**SOURCE PASSAGE**
--------

1 legacy of COVID-19 will be waves of later-stage cancer patients, says GI director

The COVID-19 pandemic changed society in several ways, seemingly overnight.

Prakash Gatta, MD, director of foregut surgery at Overlake Medical Center and Clinics in Bellevue, Wash., joined "Becker's ASC Review Podcast" to talk about what he thinks the pandemic's legacy will be on gastroenterology.

Note: This is an edited excerpt. Listen to the full podcast episode here.

Question: What do you think the lasting legacy will be of COVID 19? 

Dr. Prakash Gatta: I have two answers to that. I was personally affected by COVID-19. I contracted it in March of 2020. Having gone through that personally, and still affected to some degree and having never been a patient before, I've seen all these specialists and pulmonologists, primary care doctors, trying to understand how it has affected my body. 

I'm not sure what the long-term effect of that infection would be for me personally. The biggest thing I learned with COVID-19, as well as being in a hospital that was hammered, was the resilience, bravery and valor of the healthcare workforce. It has helped reenergize my belief in this profession as a calling.

--------

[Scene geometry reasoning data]
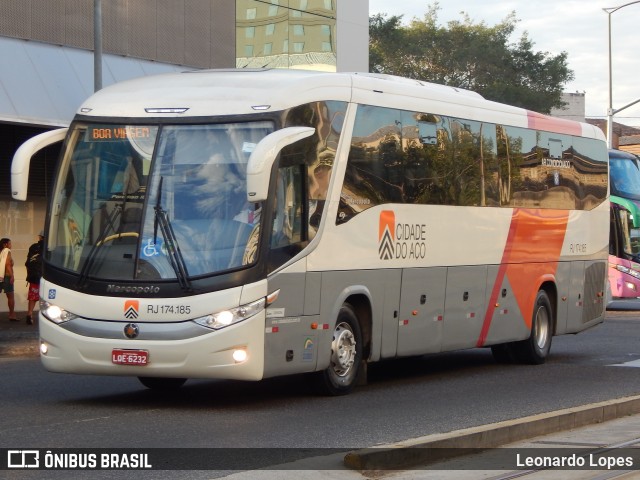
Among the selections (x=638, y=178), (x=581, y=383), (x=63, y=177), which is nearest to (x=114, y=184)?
(x=63, y=177)

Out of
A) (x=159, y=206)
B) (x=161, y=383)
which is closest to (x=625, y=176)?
(x=161, y=383)

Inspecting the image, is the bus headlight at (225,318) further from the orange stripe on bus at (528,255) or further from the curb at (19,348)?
the curb at (19,348)

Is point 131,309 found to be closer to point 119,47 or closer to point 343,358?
point 343,358

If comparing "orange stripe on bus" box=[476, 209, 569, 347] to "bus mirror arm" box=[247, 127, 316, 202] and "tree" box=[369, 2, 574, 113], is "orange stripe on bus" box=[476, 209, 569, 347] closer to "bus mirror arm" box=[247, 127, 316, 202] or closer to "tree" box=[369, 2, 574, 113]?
"bus mirror arm" box=[247, 127, 316, 202]

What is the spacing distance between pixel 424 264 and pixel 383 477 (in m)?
7.21

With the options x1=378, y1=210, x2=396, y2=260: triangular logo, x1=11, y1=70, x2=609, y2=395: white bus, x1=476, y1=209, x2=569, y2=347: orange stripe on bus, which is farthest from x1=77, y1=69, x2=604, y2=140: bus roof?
x1=476, y1=209, x2=569, y2=347: orange stripe on bus

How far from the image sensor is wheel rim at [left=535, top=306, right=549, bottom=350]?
19.1 meters

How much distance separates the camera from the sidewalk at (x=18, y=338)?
20.6 meters

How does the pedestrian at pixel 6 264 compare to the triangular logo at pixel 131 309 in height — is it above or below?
below

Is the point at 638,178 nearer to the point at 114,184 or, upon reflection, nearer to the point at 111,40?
the point at 111,40

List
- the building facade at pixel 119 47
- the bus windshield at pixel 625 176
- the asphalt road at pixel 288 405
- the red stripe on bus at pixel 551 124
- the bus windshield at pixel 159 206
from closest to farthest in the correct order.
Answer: the asphalt road at pixel 288 405
the bus windshield at pixel 159 206
the red stripe on bus at pixel 551 124
the building facade at pixel 119 47
the bus windshield at pixel 625 176

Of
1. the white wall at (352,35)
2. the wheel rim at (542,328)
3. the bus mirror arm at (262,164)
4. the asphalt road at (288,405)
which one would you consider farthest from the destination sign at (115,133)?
the white wall at (352,35)

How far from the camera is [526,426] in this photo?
34.7ft

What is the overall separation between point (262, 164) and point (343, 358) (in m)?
2.98
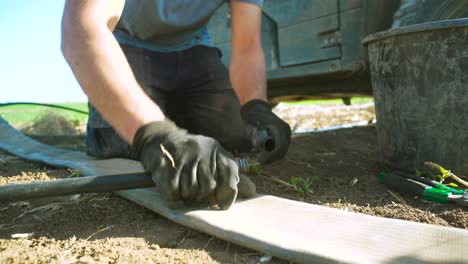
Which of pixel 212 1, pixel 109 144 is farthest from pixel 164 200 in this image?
pixel 212 1

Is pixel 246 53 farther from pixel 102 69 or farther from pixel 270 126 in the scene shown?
pixel 102 69

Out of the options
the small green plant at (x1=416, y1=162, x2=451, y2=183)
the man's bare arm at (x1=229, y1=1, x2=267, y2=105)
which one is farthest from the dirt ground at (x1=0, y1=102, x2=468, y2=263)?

--------

**PROBLEM STATEMENT**
Write out the interview excerpt on the legacy of COVID-19 in full and word for word, from its headline through its final sentence. Nothing in the material is needed here.

**RESPONSE BOX**
1 legacy of COVID-19 will be waves of later-stage cancer patients, says GI director

The COVID-19 pandemic changed society in several ways, seemingly overnight.

Prakash Gatta, MD, director of foregut surgery at Overlake Medical Center and Clinics in Bellevue, Wash., joined "Becker's ASC Review Podcast" to talk about what he thinks the pandemic's legacy will be on gastroenterology.

Note: This is an edited excerpt. Listen to the full podcast episode here.

Question: What do you think the lasting legacy will be of COVID 19? 

Dr. Prakash Gatta: I have two answers to that. I was personally affected by COVID-19. I contracted it in March of 2020. Having gone through that personally, and still affected to some degree and having never been a patient before, I've seen all these specialists and pulmonologists, primary care doctors, trying to understand how it has affected my body. 

I'm not sure what the long-term effect of that infection would be for me personally. The biggest thing I learned with COVID-19, as well as being in a hospital that was hammered, was the resilience, bravery and valor of the healthcare workforce. It has helped reenergize my belief in this profession as a calling.